Capture One wurde ursprünglich von Phase One als Raw-Konverter für die Kameras aus eigenem Hause entwickelt. Dabei war die Software von Anfang an für Tethered Shooting optimiert, doch längst verarbeitet sie auch die Raw-Dateien gängiger Systemkameras. Seit einigen Wochen gibt es nun eine Gratis-Ausgabe des Raw-Konverters, die jedoch ausschließlich ARW-Dateien der meisten Sony-Kameras verarbeitet; auch JPEG-, TIFF- oder PNG-Dateien können eingelesen werden. Gegenüber der Vollversion ist der Leistungsumfang zudem leicht eingeschränkt, es fehlen in Capture One Express (for Sony) zum Beispiel die Möglichkeit zum Tethered Shooting, zur Korrektur von Verzerrungen oder Werkzeuge zur lokalen Bildkorrektur. Wer darauf nicht verzichten mag, kann die Gratis-Ausgabe der Software für weniger als 30 Euro zur Vollversion (beschränkt auf Sony-Kameras) aufbohren. Angeboten wird Capture One Express (for Sony) als Download – siehe weiterführende Links am Ende dieses Beitrags.

Wie in Workflow-Programmen üblich, verarbeitet und verwaltet auch Capture One nur Bilddateien, die zunächst in einen Katalog importiert wurden. Um neue Aufnahmen in den Katalog aufzunehmen, rufen Sie „Datei, Bilder importieren“ auf. Der umfangreiche Importdialog bietet Ihnen die Möglichkeit, Ihre Bilddateien umzubenennen, unter „Anpassung“ Presets auf Ihre Bilder anzuwenden und vieles mehr. Am Anfang ist das meist nicht nötig. Wählen Sie einfach mit Strg+Klick die gewünschten Aufnahmen zum Import aus oder klicken Sie gleich auf „Alle importieren“.

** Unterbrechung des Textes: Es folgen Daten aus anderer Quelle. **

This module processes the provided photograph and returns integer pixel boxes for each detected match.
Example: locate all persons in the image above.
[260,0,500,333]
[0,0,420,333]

Das Programm selbst ist in mehrere Arbeitsbereiche wie „Bibliothek“, „Schnellkorrektur“, „Farbe“ etc. gegliedert, die Sie mit den Symbolen links unter der Hauptsymbolleiste aufrufen. Für die Basis-Bearbeitung von Raw-Aufnahmen reichen die Möglichkeiten der „Schnellkorrektur“ völlig aus. Arbeiten Sie dort die einzelnen Einstellbereiche von oben nach unten ab, wobei Sie die Bereiche „Styles und Voreinstellungen“ sowie „Basismerkmale“ getrost übergeben können. Jeder Einstellbereich bietet diverse Optionen, die Sie über die Symbole hinter dessen Bezeichnung ansteuern. Wichtig sind hier vor allem die Automatik sowie die Voreinstellungen. Mit der Automatik überlassen Sie die Korrektur eines Einstellbereichs wie „Weißabgleich“ oder „Belichtung“ dem Programm – meist sind dessen Vorschläge eine gute Ausgangsbasis für eigene Experimente. Unter „Voreinstellungen“ finden Sie eine je nach Einstellbereich unterschiedlich umfangreiche Liste an Vorgaben; Ihre eigenen Einstellungen können Sie hier zudem ebenfalls als Preset speichern. Etwas missverständlich ist vielleicht die Bezeichnung des Einstellbereichs „HDR“ – hier restaurieren Sie mit dem Regler „Spitzlichter“ ausbrennende Lichter und mit „Schatten“ hellen Sie dunkle Bildbereiche auf.

Die Optionen für Schärfen und Rauschunterdrückung sind im Arbeitsbereich „Details“ untergebracht. Ihre Einstellungen für „Schärfung“ und „Rauschreduzierung“ beurteilen Sie am besten in der 100%-Ansicht – doppelklicken Sie dazu mit dem Hand-Werkzeug ins Vorschaubild, ein weiterer Doppelklick zeigt wieder das gesamte Bild. Alternativ zoomen Sie mit dem Mausrad.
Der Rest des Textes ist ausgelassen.